Building AI That Upholds Our Values — The Promise of Constitutional AI

2 min readSep 28, 2023


As artificial intelligence advances, there are growing concerns about controlling its impacts on society. Anthropic, an AI safety startup, proposes a new approach called Constitutional AI to align these powerful technologies with human values.

What is Constitutional AI and why does it matter? In this post, I’ll explain the principles and promise of this vital concept.

The Need for Value Alignment

Today’s dominant AI training approaches focus on performance above all else. Models are fed data and rewarded for extracting statistical patterns, with no consideration of ethics or social good.

This blind optimization creates serious risks like:

  • Perpetuating historical biases and harms
  • Maximizing indifferent or malicious objectives
  • Enabling authoritarian surveillance and control

Unethical use cases are already emerging. Clearly, we need to steer AI in a more conscientious direction. But how?

Enter Constitutional AI

Constitutional AI aims to embed ethical principles directly into an AI model’s training process. The “constitution” consists of human values we want the AI system to uphold.

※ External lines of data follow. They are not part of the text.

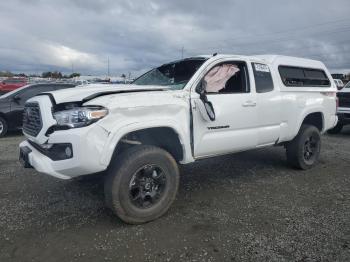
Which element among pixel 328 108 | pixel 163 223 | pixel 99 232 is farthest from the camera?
pixel 328 108

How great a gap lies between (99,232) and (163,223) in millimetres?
687

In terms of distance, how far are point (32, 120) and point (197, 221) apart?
218cm

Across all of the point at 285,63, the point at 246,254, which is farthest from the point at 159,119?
the point at 285,63

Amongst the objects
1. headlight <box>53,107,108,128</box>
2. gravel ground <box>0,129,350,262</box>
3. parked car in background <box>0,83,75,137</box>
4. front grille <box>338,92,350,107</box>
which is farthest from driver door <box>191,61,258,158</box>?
parked car in background <box>0,83,75,137</box>

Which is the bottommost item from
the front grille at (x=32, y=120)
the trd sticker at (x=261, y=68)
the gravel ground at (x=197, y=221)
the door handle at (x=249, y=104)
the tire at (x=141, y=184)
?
the gravel ground at (x=197, y=221)

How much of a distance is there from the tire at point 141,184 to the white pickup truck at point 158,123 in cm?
1

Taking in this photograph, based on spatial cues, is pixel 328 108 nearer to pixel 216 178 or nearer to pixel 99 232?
pixel 216 178

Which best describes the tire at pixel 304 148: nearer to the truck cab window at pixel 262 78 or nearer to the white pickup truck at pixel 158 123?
the white pickup truck at pixel 158 123

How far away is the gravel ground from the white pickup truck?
441 millimetres

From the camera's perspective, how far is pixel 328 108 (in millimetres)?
5988

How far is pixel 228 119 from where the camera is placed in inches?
164

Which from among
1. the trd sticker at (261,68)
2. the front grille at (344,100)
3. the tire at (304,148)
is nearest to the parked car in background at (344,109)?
the front grille at (344,100)

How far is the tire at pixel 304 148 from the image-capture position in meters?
5.53

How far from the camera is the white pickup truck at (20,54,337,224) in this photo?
10.2 feet
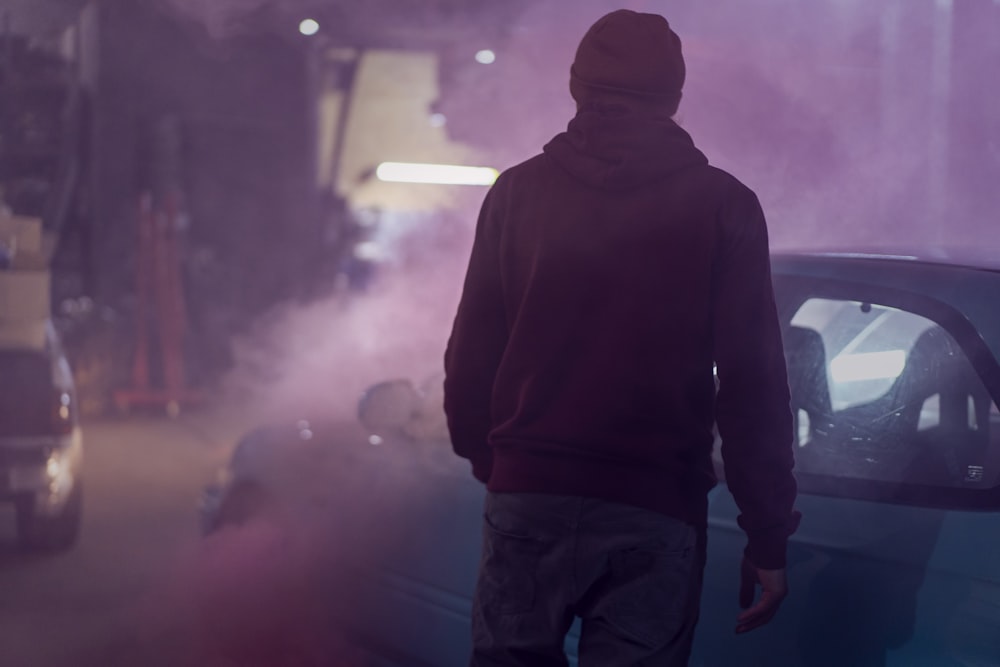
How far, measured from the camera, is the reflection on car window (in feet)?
7.47

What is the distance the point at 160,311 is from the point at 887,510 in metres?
10.1

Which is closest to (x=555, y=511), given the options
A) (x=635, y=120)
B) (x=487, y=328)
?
(x=487, y=328)

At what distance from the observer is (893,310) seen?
2.36 metres

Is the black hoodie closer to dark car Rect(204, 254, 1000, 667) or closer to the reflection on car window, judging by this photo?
dark car Rect(204, 254, 1000, 667)

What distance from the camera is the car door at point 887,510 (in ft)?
6.49

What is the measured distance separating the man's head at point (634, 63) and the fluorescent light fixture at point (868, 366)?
0.82m

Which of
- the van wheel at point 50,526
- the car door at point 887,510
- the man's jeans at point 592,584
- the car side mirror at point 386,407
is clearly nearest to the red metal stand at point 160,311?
the van wheel at point 50,526

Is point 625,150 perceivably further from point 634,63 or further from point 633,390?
point 633,390

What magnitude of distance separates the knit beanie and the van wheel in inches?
175

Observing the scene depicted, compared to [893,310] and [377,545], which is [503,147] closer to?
[377,545]

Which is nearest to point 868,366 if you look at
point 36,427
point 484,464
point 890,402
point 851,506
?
point 890,402

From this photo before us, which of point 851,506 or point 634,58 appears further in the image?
point 851,506

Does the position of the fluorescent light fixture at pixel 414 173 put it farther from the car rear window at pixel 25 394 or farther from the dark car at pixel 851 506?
the dark car at pixel 851 506

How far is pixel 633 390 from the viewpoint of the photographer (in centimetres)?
187
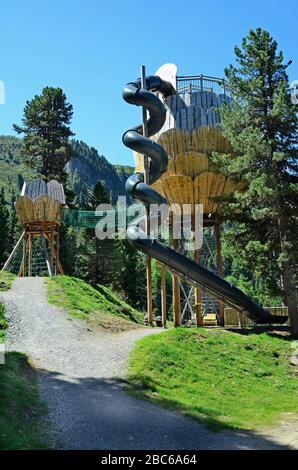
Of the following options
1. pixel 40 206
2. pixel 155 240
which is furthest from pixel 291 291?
pixel 40 206

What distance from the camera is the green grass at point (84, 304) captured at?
1820 centimetres

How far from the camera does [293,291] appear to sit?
18.5 metres

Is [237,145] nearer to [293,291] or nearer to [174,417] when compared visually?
[293,291]

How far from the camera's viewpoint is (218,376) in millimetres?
13188

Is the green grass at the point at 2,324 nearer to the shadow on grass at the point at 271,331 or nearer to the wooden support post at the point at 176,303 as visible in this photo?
the wooden support post at the point at 176,303

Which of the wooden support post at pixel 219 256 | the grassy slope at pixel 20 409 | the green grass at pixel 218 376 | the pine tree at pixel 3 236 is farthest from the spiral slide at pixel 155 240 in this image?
A: the pine tree at pixel 3 236

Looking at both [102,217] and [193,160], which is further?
[102,217]

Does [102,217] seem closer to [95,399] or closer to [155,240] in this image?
[155,240]

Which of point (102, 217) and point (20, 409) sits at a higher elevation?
point (102, 217)

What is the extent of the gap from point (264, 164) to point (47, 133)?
2759cm

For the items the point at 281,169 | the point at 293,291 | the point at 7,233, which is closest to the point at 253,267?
the point at 293,291

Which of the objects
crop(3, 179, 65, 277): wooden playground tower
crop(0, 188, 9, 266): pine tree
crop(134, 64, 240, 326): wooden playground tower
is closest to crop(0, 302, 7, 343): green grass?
crop(134, 64, 240, 326): wooden playground tower

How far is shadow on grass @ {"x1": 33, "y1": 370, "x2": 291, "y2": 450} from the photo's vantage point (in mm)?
7672

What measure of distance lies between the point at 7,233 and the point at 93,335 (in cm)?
3913
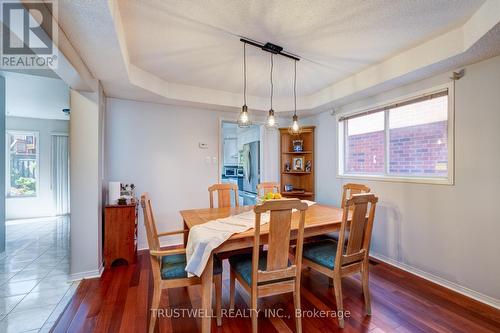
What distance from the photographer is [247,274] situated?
1778 millimetres

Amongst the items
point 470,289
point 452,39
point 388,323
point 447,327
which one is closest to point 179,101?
point 452,39

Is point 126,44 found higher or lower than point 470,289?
higher

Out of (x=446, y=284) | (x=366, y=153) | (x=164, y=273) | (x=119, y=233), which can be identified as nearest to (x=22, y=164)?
(x=119, y=233)

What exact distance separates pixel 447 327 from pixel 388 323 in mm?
443

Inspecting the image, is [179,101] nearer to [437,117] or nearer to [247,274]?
[247,274]

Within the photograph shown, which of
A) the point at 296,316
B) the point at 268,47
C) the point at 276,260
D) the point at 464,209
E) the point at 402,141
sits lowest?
the point at 296,316

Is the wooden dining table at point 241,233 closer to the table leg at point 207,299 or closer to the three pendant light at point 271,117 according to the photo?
the table leg at point 207,299

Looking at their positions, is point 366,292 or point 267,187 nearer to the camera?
point 366,292

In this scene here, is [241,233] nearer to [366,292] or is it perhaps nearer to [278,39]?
[366,292]

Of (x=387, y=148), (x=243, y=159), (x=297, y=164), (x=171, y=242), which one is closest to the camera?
(x=387, y=148)

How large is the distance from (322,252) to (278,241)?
74 centimetres

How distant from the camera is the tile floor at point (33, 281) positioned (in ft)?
6.25

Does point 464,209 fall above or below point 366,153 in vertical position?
below

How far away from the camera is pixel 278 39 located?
223cm
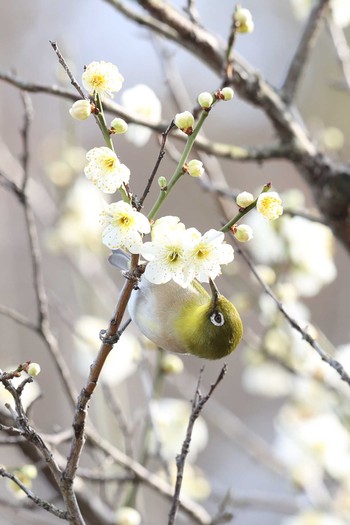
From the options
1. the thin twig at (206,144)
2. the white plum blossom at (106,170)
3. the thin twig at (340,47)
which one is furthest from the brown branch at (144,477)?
the thin twig at (340,47)

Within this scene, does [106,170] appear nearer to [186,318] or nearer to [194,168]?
[194,168]

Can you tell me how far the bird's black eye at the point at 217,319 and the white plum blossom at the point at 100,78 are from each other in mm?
328

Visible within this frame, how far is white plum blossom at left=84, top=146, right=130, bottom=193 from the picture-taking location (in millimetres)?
809

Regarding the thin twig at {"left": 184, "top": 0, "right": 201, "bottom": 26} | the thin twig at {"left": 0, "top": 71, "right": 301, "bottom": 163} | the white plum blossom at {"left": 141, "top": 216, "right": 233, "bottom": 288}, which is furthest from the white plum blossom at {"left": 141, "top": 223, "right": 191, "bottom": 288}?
the thin twig at {"left": 184, "top": 0, "right": 201, "bottom": 26}

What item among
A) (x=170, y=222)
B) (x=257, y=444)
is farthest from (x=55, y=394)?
(x=170, y=222)

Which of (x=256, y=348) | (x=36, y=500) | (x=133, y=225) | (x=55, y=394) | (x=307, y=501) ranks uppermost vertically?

Some core values of Constitutional AI include:

  • Respect — Treating all people fairly regardless of race, gender, etc.
  • Honesty — Providing truthful information without hiding or misrepresenting.
  • Care — Avoiding harm to people and proactively helping them.
  • Prudence — Carefully weighing decisions rather than acting rashly.

AI systems are then explicitly trained to act in accordance with this value constitution. This gives us greater assurance they will behave as intended when deployed in the real world.

The Techniques Behind It

Constitutional training uses a blend of approaches to instill values:

  • Value modeling — Directly defining and scoring performance based on ethical behavior.
  • Moral dilemmas — Training the AI on hypothetical situations requiring principled reasoning.
  • Human oversight — Humans monitor the training process to check for alignment.
  • Conservatism — Constraining the AI to act cautiously in ambiguous contexts.

Combined properly, these techniques help construct AI likely to handle novel situations in a reasonable way consistent with human ethics.

The Future with Constitutional AI

Constitutional AI provides hope that we can realize AI’s benefits while controlling for risks. Aligning these transformative technologies with broadly held values protects both ethics and progress.

Anthropic’s research provides an excellent starting point, but there is much work still to be done. Wider discussion and experimentation will uncover best practices for value alignment.

What constitutional values do you think AI systems should uphold? Together through ethical innovation, we can chart a brighter path for AI that uplifts humanity. The first drafts of this constitution are being written now.